Cathy O'Neil, Weapons of Math Destruction: How Big Data Increases Inequality and Threatens Democracy (Crown, 2016) A landmark book on how algorithmic decision systems — in lending, hiring, policing, and education — encode bias and perpetuate inequality. O'Neil, a former Wall Street quant, writes with precision and passion about the human costs of opaque scoring systems. Essential reading for anyone interested in the real-world consequences of AI classification and prediction. Chapters on credit scoring, predictive policing, and hiring algorithms connect directly to this chapter's themes.

Eli Pariser, The Filter Bubble: How the New Personalized Web Is Changing What We Read and How We Think (Penguin Press, 2011) Pariser coined the term "filter bubble" to describe how personalization algorithms create information silos. Though published before the current AI boom, the core analysis remains relevant: recommendation systems optimized for engagement inevitably narrow the information landscape. A useful framework for thinking about the trade-offs discussed in Section 7.2.

Virginia Eubanks, Automating Inequality: How High-Tech Tools Profile, Police, and Punish the Poor (St. Martin's Press, 2018) Eubanks examines how automated decision systems in public services — child protective services, homeless services, Medicaid — disproportionately impact low-income Americans. Her case studies are deeply reported and focus on the human experience of being classified, scored, and sorted by machines. Pairs well with Case Study 7.2 on credit scoring.

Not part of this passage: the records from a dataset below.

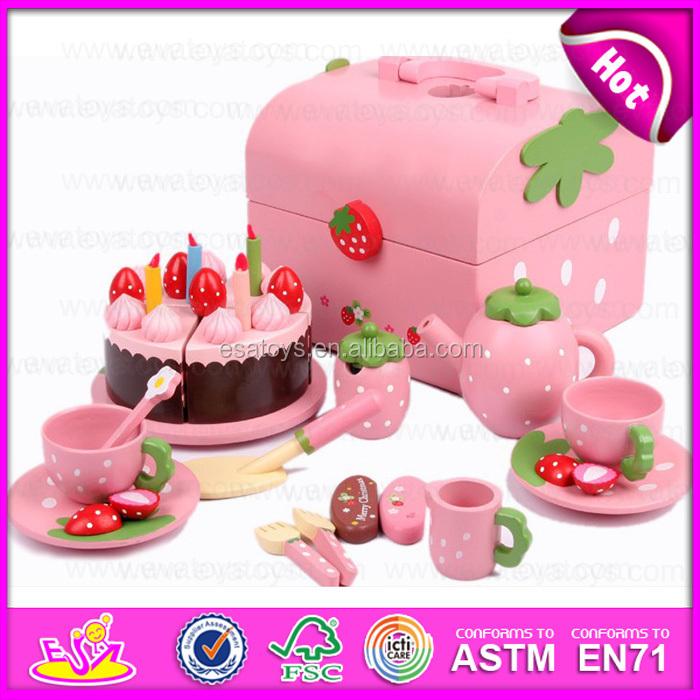 Sensational New Wooden Cake Play Toys For Kids Popular Wooden Toy Birthday Funny Birthday Cards Online Drosicarndamsfinfo
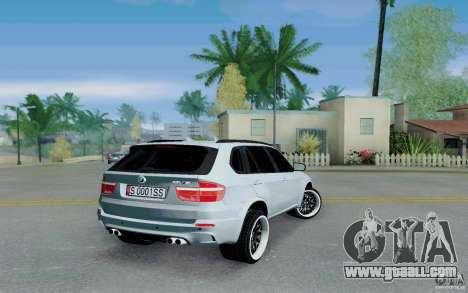 BMW X5M E70 for GTA San Andreas back left view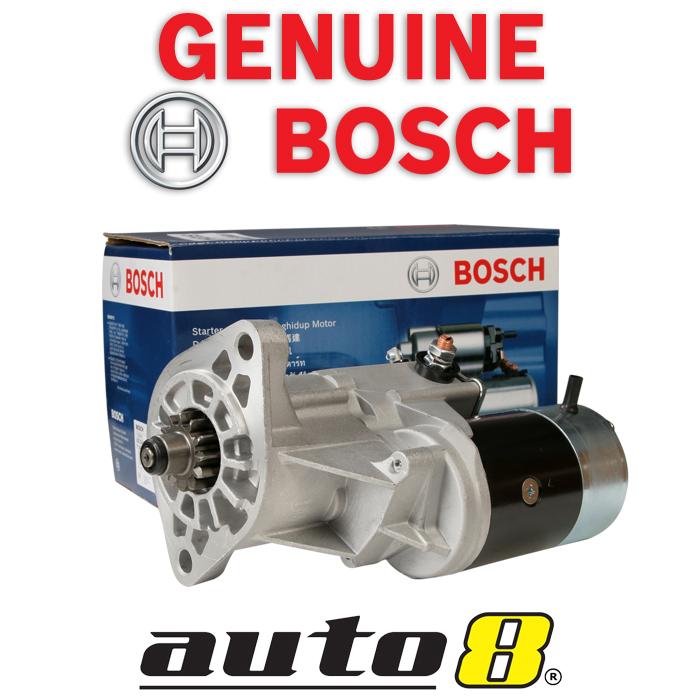 genuine bosch starter motor fits toyota landcruiser 4 2l diesel 80 100 series ebay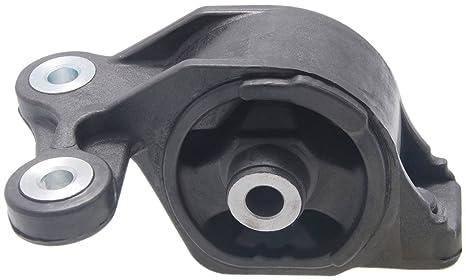 Febest - Honda Rear Engine Mount - Oem: 50810-Saa-982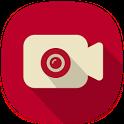 REC Video Screen Recorder - No Root icon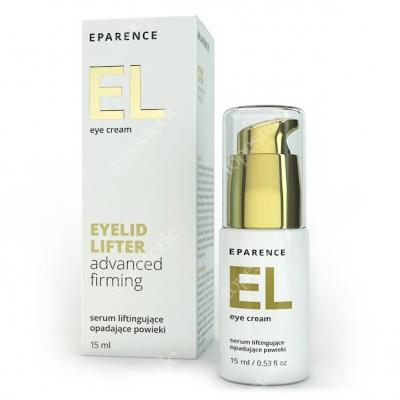 Eparence Eyelid Lifter Advanced Firming Serum korygujące opadające powieki 15 ml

Ruha Benjamin, Race After Technology: Abolitionist Tools for the New Jim Code (Polity, 2019) Benjamin explores how AI systems can reinforce racial inequality under the guise of objectivity. Her concept of the "New Jim Code" — technologies that encode discrimination while appearing neutral — is directly relevant to the discussion of proxy variables and feedback loops in Sections 7.4 and 7.6.

Julia Angwin, Jeff Larson, Surya Mattu, and Lauren Kirchner, "Machine Bias," ProPublica (May 23, 2016) The investigation that brought the COMPAS recidivism prediction tool into public debate. ProPublica analyzed COMPAS scores for over 7,000 defendants in Broward County, Florida, and found that the system was significantly more likely to falsely classify Black defendants as high-risk and white defendants as low-risk. Connects directly to the discussion of prediction and proxy variables in Section 7.4. Available at: propublica.org/article/machine-bias-risk-assessments-in-criminal-sentencing

Kristian Lum and William Isaac, "To Predict and Serve?" Significance, Vol. 13, No. 5 (October 2016) A rigorous analysis of the predictive policing feedback loop discussed in Section 7.6. The researchers used drug use data from the National Survey on Drug Use and Health to show that PredPol, if trained on historical arrest data, would disproportionately target Black and Hispanic neighborhoods — even though drug use rates are roughly equal across racial groups. A clear demonstration of how biased data produces biased predictions.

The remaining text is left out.